• Conjunto de tarefas:
a – Extraia do trecho sobre a visão espírita a passagem que começa em "A visão espírita, se" e prossegue até "ao sofrimento humano.".
b – Indique se cada afirmação a seguir está de acordo com o trecho sobre a visão espírita, respondendo sim ou não e citando literalmente as palavras decisivas: (i) a visão espírita deve tornar a pessoa indiferente ao sofrimento humano; (ii) a dor é entendida como um processo de amadurecimento e aprendizagem; (iii) a visão espírita educa para a justiça acompanhada de vingança.
c – De acordo com o trecho sobre a visão espírita, como essa visão nos faz compreender o lado sombrio do ser humano?

• Trecho do texto:
--------------------

A visão espírita, se
bem introjetada, é aquela que nos descerra a eternidade, que
nos faz compreender o lado sombrio do ser humano, como um desequilíbrio
momentâneo; a dor, como um processo de amadurecimento e aprendizagem;
mas sobretudo é aquela que nos permite enxergar o bem em cada
pessoa (mesmo nas piores) e termos a certeza de que esse bem sempre
vence, dentro, fora e em torno de nós.
É uma visão que dá
força, mas não nos deve fazer insensíveis e indiferentes
ao sofrimento humano.
É uma visão que nos
projeta além do tempo e do espaço, mas não deve
nos arrancar do momento presente, que é bem aquele em que devemos
atuar.
É uma visão que nos
educa para o caminho da esperança ativa, dos que querem a justiça,
sem vingança e a paz, sem passividade e covardia.
Que bom seria se pudéssemos
contar com muitos espíritas assim: que se comprometessem com
a mudança do mundo, lúcidos em relação
às suas estruturas injustas e sombrias, mas que esse comprometimento
fosse cheio de misericórdia e piedade, inclusive para com aqueles
que provocam a dor e a miséria, a violência e o abuso.

--------------------

• Dados brutos:
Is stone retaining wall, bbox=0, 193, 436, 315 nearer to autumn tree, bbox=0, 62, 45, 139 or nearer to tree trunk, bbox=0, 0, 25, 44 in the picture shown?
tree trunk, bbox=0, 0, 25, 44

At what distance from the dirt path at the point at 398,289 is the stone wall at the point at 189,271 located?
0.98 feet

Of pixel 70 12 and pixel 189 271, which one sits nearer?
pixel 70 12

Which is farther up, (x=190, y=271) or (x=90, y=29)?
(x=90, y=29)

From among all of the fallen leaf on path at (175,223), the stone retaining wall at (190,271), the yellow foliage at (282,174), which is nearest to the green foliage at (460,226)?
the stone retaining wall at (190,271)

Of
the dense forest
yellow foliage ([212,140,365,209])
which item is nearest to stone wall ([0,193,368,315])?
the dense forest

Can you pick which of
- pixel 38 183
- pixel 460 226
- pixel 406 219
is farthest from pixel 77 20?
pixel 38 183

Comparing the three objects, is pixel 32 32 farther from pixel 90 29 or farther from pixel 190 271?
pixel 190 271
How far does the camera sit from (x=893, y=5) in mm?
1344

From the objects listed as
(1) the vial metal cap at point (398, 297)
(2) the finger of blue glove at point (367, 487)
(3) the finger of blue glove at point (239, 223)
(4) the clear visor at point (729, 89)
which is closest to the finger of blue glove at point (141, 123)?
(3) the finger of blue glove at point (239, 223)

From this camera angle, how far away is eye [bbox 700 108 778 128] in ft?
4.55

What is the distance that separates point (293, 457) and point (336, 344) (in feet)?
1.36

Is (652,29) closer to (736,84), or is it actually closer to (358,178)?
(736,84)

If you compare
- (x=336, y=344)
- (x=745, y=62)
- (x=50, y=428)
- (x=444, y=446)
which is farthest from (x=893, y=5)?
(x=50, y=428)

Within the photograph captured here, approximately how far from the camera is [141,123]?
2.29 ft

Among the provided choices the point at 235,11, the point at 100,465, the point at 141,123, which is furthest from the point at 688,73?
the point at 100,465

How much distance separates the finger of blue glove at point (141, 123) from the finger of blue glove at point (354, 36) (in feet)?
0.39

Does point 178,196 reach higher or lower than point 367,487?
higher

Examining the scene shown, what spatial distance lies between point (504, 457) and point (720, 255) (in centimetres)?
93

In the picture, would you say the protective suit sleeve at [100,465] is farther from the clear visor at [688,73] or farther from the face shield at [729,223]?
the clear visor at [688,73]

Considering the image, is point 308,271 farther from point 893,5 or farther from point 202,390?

--------------------

• Resultados em ordem:
a –
A visão espírita, se
bem introjetada, é aquela que nos descerra a eternidade, que
nos faz compreender o lado sombrio do ser humano, como um desequilíbrio
momentâneo; a dor, como um processo de amadurecimento e aprendizagem;
mas sobretudo é aquela que nos permite enxergar o bem em cada
pessoa (mesmo nas piores) e termos a certeza de que esse bem sempre
vence, dentro, fora e em torno de nós.
É uma visão que dá
força, mas não nos deve fazer insensíveis e indiferentes
ao sofrimento humano.

b –
(i) Não: "mas não nos deve fazer insensíveis e indiferentes ao sofrimento humano".
(ii) Sim: "a dor, como um processo de amadurecimento e aprendizagem".
(iii) Não: "dos que querem a justiça, sem vingança".

c – Como um desequilíbrio momentâneo.